• WHAT NEEDS TO BE DONE
Locate the line that contains "By how much". Copy it and every following line through the end of the records, exactly, and include nothing else.
Begin STORED ROWS
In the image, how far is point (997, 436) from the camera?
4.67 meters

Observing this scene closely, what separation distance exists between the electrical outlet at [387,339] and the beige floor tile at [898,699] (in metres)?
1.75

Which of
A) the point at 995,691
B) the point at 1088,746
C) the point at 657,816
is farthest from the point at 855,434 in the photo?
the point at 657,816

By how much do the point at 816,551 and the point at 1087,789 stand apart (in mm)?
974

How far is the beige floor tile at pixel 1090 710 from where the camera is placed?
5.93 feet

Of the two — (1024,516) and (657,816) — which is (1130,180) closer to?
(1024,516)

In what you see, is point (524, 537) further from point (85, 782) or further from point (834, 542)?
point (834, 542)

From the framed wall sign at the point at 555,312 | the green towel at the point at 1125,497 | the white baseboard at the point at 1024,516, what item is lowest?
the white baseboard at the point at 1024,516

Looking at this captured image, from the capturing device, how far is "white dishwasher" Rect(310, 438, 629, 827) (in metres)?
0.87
End STORED ROWS
• RESULT
By how much do the point at 816,551 and the point at 1087,789 stand apart (in mm)?
974

How far is the beige floor tile at pixel 1090 710 from where the camera is placed?
5.93 feet

Of the two — (1024,516) and (657,816) — which is (1130,180) closer to?
(1024,516)

In what you see, is point (524, 537) further from point (85, 782) or further from point (834, 542)?
point (834, 542)

From the framed wall sign at the point at 555,312 | the green towel at the point at 1125,497 | the white baseboard at the point at 1024,516, what item is lowest?
the white baseboard at the point at 1024,516

Looking at this captured image, from the capturing device, how far is "white dishwasher" Rect(310, 438, 629, 827) (in metres)?
0.87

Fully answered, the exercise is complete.